From “Out of the Black Hole”, an article by Michael Greenberger, a professor at the University of Maryland School of Law and a former division director at the U.S. Commodity Futures Trading Commission, that appeared on April 26th, 2010 in The American Propect.
“Unregulated OTC derivatives have been at the heart of systemic or near systemic collapses — from the 1994 bankruptcy of Orange County, California; to the collapse of Long Term Capital Management in 1998; to the bankruptcy of Enron in 2001?2002; to the 2008 sub-prime meltdown; and now to an emerging European sovereign-debt crisis in which derivatives were used to disguise the extent of debts taken by nations such as Greece. After each crisis, governments worldwide proclaim that the OTC market must be regulated in the same manner as equity markets, which are dwarfed in value by OTC derivatives. However, Wall Street always deflates those aspirations with aggressive lobbying and campaign contributions. The present financial-reform regulatory effort may be the last chance to prevent the kind of crisis that was dodged in 2008 — a worldwide depression. Wall Street and its allies must be stopped now.
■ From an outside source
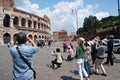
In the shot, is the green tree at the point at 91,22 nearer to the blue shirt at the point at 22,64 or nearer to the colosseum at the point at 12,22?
the colosseum at the point at 12,22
To avoid further systemic and irreparable meltdowns, legislation must be enacted that requires all standardized derivatives to be guaranteed by well-capitalized clearing facilities and traded on fully transparent and well–regulated exchanges. This is what the Obama administration’s June 2009 white paper promised. The president and Congress should be made to stick to that promise, or the world economy will devolve into a black hole with far greater pull than the regulatory black hole that exists for swaps.”